No domestic challenge is more crucial than providing stable, permanent jobs for all Americans who want to work. The recovery program will provide jobs for most, but others will need special help and training for new skills. Shortly, I will submit to the Congress the Employment Act of 1983, designed to get at the special problems of the long-term unemployed, as well as young people trying to enter the job market. I'll propose extending unemployment benefits, including special incentives to employers who hire the long-term unemployed, providing programs for displaced workers, and helping federally funded and State-administered unemployment insurance programs provide workers with training and relocation assistance. Finally, our proposal will include new incentives for summer youth employment to help young people get a start in the job market.
We must offer both short-term help and long-term hope for our unemployed. I hope we can work together on this. I hope we can work together as we did last year in enacting the landmark Job Training Partnership Act. Regulatory reform legislation, a responsible clean air act, and passage of enterprise zone legislation will also create new incentives for jobs and opportunity.
One of out of every five jobs in our country depends on trade. So, I will propose a broader strategy in the field of international trade—one that increases the openness of our trading system and is fairer to America's farmers and workers in the world marketplace. We must have adequate export financing to sell American products overseas. I will ask for new negotiating authority to remove barriers and to get more of our products into foreign markets. We must strengthen the organization of our trade agencies and make changes in our domestic laws and international trade policy to promote free trade and the increased flow of American goods, services, and investments.
Our trade position can also be improved by making our port system more efficient. Better, more active harbors translate into stable jobs in our coalfields, railroads, trucking industry, and ports. After 2 years of debate, it's time for us to get together and enact a port modernization bill.
Education, training, and retraining are fundamental to our success as are research and development and productivity. Labor, management, and government at all levels can and must participate in improving these tools of growth. Tax policy, regulatory practices, and government programs all need constant reevaluation in terms of our competitiveness. Every American has a role and a stake in international trade.
We Americans are still the technological leaders in most fields.

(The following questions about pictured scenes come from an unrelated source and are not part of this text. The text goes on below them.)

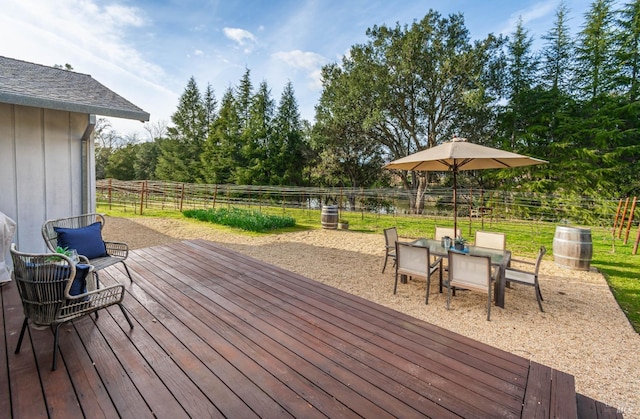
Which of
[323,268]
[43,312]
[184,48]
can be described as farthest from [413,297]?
[184,48]

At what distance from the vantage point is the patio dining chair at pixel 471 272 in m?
3.11

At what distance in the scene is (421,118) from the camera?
14.8 metres

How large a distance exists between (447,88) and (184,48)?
37.5 ft

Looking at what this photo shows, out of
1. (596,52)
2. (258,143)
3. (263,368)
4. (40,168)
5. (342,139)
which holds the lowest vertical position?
(263,368)

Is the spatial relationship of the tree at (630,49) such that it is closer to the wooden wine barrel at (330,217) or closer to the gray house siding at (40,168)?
the wooden wine barrel at (330,217)

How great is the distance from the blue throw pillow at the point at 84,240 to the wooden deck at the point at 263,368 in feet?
1.94

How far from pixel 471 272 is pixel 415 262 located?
0.65 meters

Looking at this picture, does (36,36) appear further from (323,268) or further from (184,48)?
(323,268)

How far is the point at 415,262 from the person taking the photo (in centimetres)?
366

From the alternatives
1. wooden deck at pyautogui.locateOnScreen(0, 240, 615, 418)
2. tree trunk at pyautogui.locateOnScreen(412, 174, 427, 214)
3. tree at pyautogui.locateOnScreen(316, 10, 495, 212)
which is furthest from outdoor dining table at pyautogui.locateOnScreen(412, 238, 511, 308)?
tree at pyautogui.locateOnScreen(316, 10, 495, 212)

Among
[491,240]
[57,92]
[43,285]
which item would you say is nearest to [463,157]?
[491,240]

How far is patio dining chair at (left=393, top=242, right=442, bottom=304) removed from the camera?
139 inches

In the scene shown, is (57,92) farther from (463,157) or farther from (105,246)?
(463,157)

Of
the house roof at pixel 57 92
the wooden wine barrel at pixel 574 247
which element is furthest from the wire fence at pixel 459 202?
the house roof at pixel 57 92
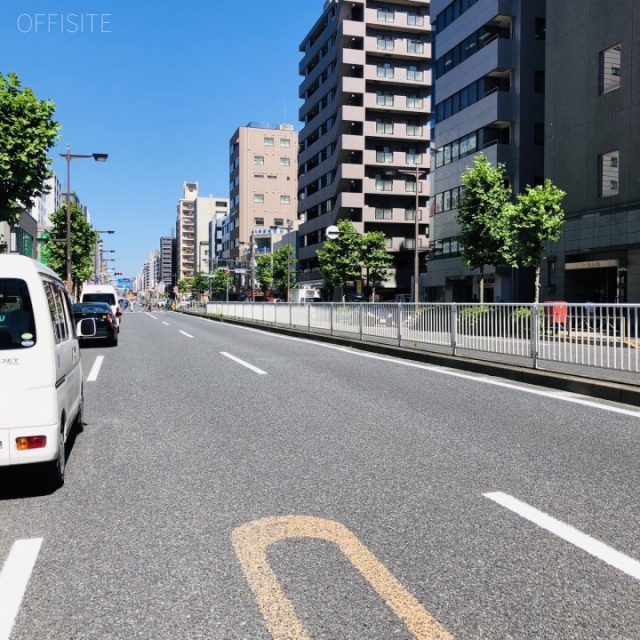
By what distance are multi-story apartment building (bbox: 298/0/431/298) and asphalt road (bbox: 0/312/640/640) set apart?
168ft

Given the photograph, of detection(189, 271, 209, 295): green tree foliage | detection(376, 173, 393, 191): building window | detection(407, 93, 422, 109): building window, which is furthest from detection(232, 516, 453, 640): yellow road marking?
detection(189, 271, 209, 295): green tree foliage

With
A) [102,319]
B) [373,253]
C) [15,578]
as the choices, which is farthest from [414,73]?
[15,578]

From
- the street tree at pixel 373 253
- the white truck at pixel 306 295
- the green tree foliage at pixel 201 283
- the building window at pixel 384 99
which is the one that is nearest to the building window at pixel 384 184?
the building window at pixel 384 99

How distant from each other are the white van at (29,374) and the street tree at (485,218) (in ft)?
89.9

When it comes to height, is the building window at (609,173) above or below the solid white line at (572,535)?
above

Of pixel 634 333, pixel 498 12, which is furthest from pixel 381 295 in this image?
pixel 634 333

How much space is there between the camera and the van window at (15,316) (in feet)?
12.3

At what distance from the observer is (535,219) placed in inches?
1001

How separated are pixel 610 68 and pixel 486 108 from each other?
11748mm

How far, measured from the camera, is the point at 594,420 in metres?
6.41

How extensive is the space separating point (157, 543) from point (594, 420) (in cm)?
500

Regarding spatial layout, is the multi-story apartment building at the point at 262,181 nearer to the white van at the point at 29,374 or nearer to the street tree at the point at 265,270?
the street tree at the point at 265,270

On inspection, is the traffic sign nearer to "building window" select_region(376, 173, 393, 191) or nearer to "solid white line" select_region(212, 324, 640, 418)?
"building window" select_region(376, 173, 393, 191)

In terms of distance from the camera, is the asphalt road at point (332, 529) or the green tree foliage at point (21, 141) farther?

We must keep that edge, and to do so we need to begin renewing the basics—starting with our educational system. While we grew complacent, others have acted. Japan, with a population only about half the size of ours, graduates from its universities more engineers than we do. If a child doesn't receive adequate math and science teaching by the age of 16, he or she has lost the chance to be a scientist or an engineer. We must join together—parents, teachers, grass roots groups, organized labor, and the business community—to revitalize American education by setting a standard of excellence.
In 1983 we seek four major education goals: a quality education initiative to encourage a substantial upgrading of math and science instruction through block grants to the States; establishment of education savings accounts that will give middle and lower-income families an incentive to save for their children's college education and, at the same time, encourage a real increase in savings for economic growth; passage of tuition tax credits for parents who want to send their children to private or religiously affiliated schools; a constitutional amendment to permit voluntary school prayer. God should never have been expelled from America's classrooms in the first place.
Our commitment to fairness means that we must assure legal and economic equity for women, and eliminate, once and for all, all traces of unjust discrimination against women from the United States Code. We will not tolerate wage discrimination based on sex, and we intend to strengthen enforcement of child support laws to ensure that single parents, most of whom are women, do not suffer unfair financial hardship. We will also take action to remedy inequities in pensions. These initiatives will be joined by others to continue our efforts to promote equity for women.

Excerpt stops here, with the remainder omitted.